● REQUIREMENT: Pictures don't belong in the copy; print all the records exactly.

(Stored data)

____________________

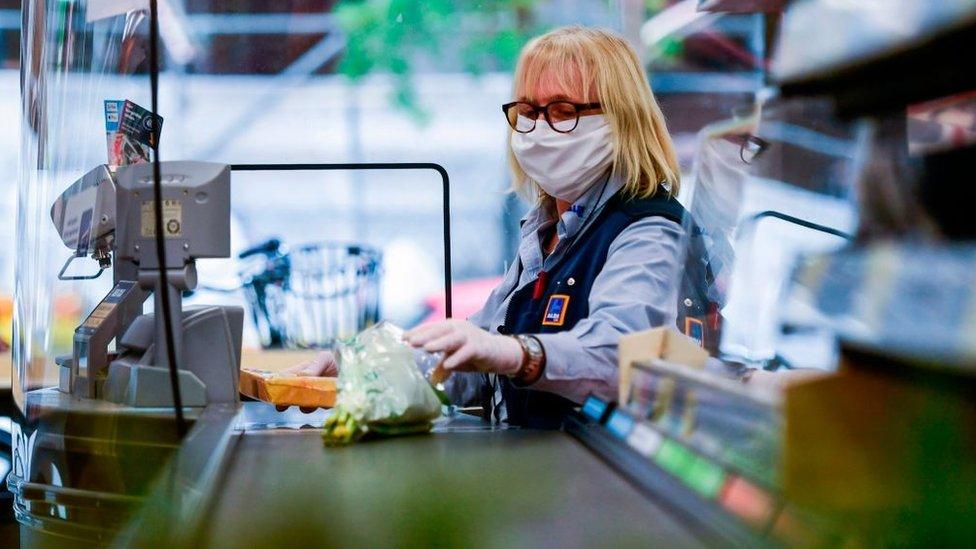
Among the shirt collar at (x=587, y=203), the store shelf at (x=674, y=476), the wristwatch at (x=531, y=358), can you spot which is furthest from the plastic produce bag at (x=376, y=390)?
the shirt collar at (x=587, y=203)

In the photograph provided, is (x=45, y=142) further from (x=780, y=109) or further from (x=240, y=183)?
(x=240, y=183)

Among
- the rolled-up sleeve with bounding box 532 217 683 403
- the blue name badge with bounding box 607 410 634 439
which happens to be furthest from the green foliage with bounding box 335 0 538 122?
the blue name badge with bounding box 607 410 634 439

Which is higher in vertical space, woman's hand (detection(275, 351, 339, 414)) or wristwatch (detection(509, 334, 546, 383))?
wristwatch (detection(509, 334, 546, 383))

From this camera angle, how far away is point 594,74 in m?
1.86

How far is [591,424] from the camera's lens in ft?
4.47

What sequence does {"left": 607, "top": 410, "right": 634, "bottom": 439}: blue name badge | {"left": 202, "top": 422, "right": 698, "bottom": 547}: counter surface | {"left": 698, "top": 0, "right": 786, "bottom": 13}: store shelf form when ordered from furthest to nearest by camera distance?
{"left": 607, "top": 410, "right": 634, "bottom": 439}: blue name badge, {"left": 698, "top": 0, "right": 786, "bottom": 13}: store shelf, {"left": 202, "top": 422, "right": 698, "bottom": 547}: counter surface

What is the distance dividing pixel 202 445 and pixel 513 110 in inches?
36.9

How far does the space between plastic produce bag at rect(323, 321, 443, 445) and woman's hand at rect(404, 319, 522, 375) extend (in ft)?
0.13

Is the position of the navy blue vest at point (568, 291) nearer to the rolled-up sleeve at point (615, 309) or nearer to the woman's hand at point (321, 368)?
the rolled-up sleeve at point (615, 309)

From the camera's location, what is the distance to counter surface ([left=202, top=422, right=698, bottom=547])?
336 mm

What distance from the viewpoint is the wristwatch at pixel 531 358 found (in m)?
1.54

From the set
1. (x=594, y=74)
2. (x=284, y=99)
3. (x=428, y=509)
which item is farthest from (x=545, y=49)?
(x=284, y=99)

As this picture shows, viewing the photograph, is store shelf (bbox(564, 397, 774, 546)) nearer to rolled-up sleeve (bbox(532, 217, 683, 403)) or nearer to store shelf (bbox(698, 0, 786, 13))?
rolled-up sleeve (bbox(532, 217, 683, 403))

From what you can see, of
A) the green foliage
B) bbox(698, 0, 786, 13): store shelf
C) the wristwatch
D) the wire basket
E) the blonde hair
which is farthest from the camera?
the wire basket
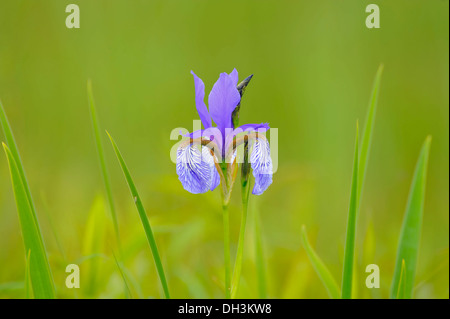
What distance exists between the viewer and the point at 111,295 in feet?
2.90

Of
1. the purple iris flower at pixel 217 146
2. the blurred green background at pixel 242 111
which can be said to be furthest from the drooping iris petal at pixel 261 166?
the blurred green background at pixel 242 111

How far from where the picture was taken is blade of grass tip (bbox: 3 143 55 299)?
617mm

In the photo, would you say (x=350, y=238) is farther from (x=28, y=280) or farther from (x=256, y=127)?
(x=28, y=280)

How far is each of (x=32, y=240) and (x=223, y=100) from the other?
35cm

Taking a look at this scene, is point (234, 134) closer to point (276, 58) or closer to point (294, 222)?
point (294, 222)

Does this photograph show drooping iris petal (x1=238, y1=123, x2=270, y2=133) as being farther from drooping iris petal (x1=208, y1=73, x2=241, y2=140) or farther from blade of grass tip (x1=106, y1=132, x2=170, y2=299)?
blade of grass tip (x1=106, y1=132, x2=170, y2=299)

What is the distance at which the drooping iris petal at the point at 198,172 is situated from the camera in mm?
574

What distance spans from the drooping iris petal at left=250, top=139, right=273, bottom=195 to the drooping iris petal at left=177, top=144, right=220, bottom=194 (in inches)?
2.1

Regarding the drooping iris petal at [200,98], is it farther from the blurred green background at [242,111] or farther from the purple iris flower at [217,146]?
the blurred green background at [242,111]

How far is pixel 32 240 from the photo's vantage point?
2.10 ft

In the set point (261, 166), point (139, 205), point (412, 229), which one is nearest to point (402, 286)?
point (412, 229)

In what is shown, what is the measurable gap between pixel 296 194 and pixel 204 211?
0.29 metres

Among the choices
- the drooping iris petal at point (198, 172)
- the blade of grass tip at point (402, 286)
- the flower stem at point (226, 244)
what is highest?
the drooping iris petal at point (198, 172)

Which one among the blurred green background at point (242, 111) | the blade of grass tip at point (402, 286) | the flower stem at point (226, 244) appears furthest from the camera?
the blurred green background at point (242, 111)
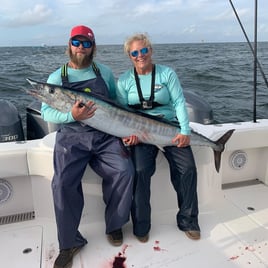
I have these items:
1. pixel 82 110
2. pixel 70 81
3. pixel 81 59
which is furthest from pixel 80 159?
pixel 81 59

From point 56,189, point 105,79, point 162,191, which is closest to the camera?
point 56,189

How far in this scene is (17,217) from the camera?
3.12 metres

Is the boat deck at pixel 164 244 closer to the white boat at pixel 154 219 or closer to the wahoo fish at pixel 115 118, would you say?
the white boat at pixel 154 219

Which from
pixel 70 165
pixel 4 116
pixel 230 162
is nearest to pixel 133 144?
pixel 70 165

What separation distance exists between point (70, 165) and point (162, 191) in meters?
1.01

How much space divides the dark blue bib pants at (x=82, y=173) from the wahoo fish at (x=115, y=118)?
0.39 ft

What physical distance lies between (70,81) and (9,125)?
173cm

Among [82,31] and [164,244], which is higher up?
[82,31]

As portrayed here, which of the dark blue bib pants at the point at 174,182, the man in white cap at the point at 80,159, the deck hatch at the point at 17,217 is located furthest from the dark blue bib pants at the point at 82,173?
the deck hatch at the point at 17,217

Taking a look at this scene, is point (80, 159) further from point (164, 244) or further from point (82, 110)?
point (164, 244)

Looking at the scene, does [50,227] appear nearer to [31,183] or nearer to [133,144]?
[31,183]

____________________

● TASK OUTPUT:
Among the shirt collar at (x=587, y=203), the store shelf at (x=674, y=476), the wristwatch at (x=531, y=358), can you spot which is furthest from the plastic produce bag at (x=376, y=390)?
the shirt collar at (x=587, y=203)

In the photograph provided, is (x=45, y=142) further from (x=780, y=109) or further from (x=240, y=183)?
(x=240, y=183)

Among
- the rolled-up sleeve with bounding box 532 217 683 403
- the blue name badge with bounding box 607 410 634 439
which happens to be furthest from the green foliage with bounding box 335 0 538 122?
the blue name badge with bounding box 607 410 634 439

Which is higher in vertical space, woman's hand (detection(275, 351, 339, 414)) or wristwatch (detection(509, 334, 546, 383))?
wristwatch (detection(509, 334, 546, 383))

From this camera angle, how far away is point 594,74 in m?
1.86

How far is [591,424] from the camera's lens in ft?
4.47

What sequence does {"left": 607, "top": 410, "right": 634, "bottom": 439}: blue name badge | {"left": 202, "top": 422, "right": 698, "bottom": 547}: counter surface | {"left": 698, "top": 0, "right": 786, "bottom": 13}: store shelf form when ordered from furthest to nearest by camera distance?
{"left": 607, "top": 410, "right": 634, "bottom": 439}: blue name badge, {"left": 698, "top": 0, "right": 786, "bottom": 13}: store shelf, {"left": 202, "top": 422, "right": 698, "bottom": 547}: counter surface

What is the distance dividing pixel 202 445 and pixel 513 110 in inches?
36.9

How far does the space between plastic produce bag at rect(323, 321, 443, 445) and woman's hand at rect(404, 319, 522, 375) extend (in ft)?
0.13

Is the position of the navy blue vest at point (568, 291) nearer to the rolled-up sleeve at point (615, 309) or nearer to the woman's hand at point (321, 368)?
the rolled-up sleeve at point (615, 309)

From the camera's location, what is the distance to counter surface ([left=202, top=422, right=698, bottom=547])?
336 mm

What distance from the viewpoint is the wristwatch at pixel 531 358 found (in m)?
1.54

From the set
1. (x=594, y=74)
2. (x=284, y=99)
3. (x=428, y=509)
which item is farthest from (x=545, y=49)?
(x=284, y=99)

As this picture shows, viewing the photograph, is store shelf (bbox(564, 397, 774, 546)) nearer to rolled-up sleeve (bbox(532, 217, 683, 403)) or nearer to store shelf (bbox(698, 0, 786, 13))?
rolled-up sleeve (bbox(532, 217, 683, 403))

From what you can see, of
A) the green foliage
B) bbox(698, 0, 786, 13): store shelf
C) the wristwatch
D) the wire basket
E) the blonde hair
which is farthest from the camera?
the wire basket
What distance exists between the viewer and the point at 111,295 in feet?
2.90

Of
1. the purple iris flower at pixel 217 146
2. the blurred green background at pixel 242 111
which can be said to be furthest from the drooping iris petal at pixel 261 166?
the blurred green background at pixel 242 111

How far from where the picture was taken is blade of grass tip (bbox: 3 143 55 299)?
617mm

In the photo, would you say (x=350, y=238) is farther from (x=28, y=280) or farther from (x=256, y=127)?
(x=28, y=280)

How far is each of (x=32, y=240) and (x=223, y=100) from the other?
35cm

Taking a look at this scene, is point (234, 134) closer to point (276, 58) or closer to point (294, 222)?
point (294, 222)

Does this photograph show drooping iris petal (x1=238, y1=123, x2=270, y2=133) as being farther from drooping iris petal (x1=208, y1=73, x2=241, y2=140) or farther from blade of grass tip (x1=106, y1=132, x2=170, y2=299)?
blade of grass tip (x1=106, y1=132, x2=170, y2=299)

What is the distance at which the drooping iris petal at the point at 198,172 is situated from the camera in mm?
574

What distance spans from the drooping iris petal at left=250, top=139, right=273, bottom=195 to the drooping iris petal at left=177, top=144, right=220, bottom=194 (in inches)?
2.1

Regarding the drooping iris petal at [200,98], is it farther from the blurred green background at [242,111] or farther from the purple iris flower at [217,146]?
the blurred green background at [242,111]

How far is pixel 32 240 from the photo's vantage point?
2.10 ft

In the set point (261, 166), point (139, 205), point (412, 229), which one is nearest to point (402, 286)?
point (412, 229)

In what is shown, what is the measurable gap between pixel 296 194 and pixel 204 211?
0.29 metres

Among the choices
- the drooping iris petal at point (198, 172)
- the blade of grass tip at point (402, 286)
- the flower stem at point (226, 244)
what is highest?
the drooping iris petal at point (198, 172)

Which one among the blurred green background at point (242, 111) | the blade of grass tip at point (402, 286) | the flower stem at point (226, 244) appears furthest from the camera?
the blurred green background at point (242, 111)
I have these items:
1. pixel 82 110
2. pixel 70 81
3. pixel 81 59
which is furthest from pixel 80 159?
pixel 81 59

From point 56,189, point 105,79, point 162,191, which is closest to the camera?
point 56,189

How far in this scene is (17,217) from the camera?
3.12 metres

Is the boat deck at pixel 164 244 closer to the white boat at pixel 154 219 or closer to the wahoo fish at pixel 115 118, would you say?
the white boat at pixel 154 219

Which from
pixel 70 165
pixel 4 116
pixel 230 162
is nearest to pixel 133 144?
pixel 70 165

What separation distance exists between point (70, 165) and point (162, 191) in meters?
1.01

How much space divides the dark blue bib pants at (x=82, y=173) from the wahoo fish at (x=115, y=118)?
0.39 ft

What physical distance lies between (70,81) and (9,125)?
173cm

Among [82,31] and [164,244], which is higher up?
[82,31]

As portrayed here, which of the dark blue bib pants at the point at 174,182, the man in white cap at the point at 80,159, the deck hatch at the point at 17,217 is located furthest from the dark blue bib pants at the point at 82,173?
the deck hatch at the point at 17,217

Taking a look at this scene, is point (80, 159) further from point (164, 244) or further from point (82, 110)?
point (164, 244)

Looking at the scene, does [50,227] appear nearer to [31,183] or nearer to [133,144]?
[31,183]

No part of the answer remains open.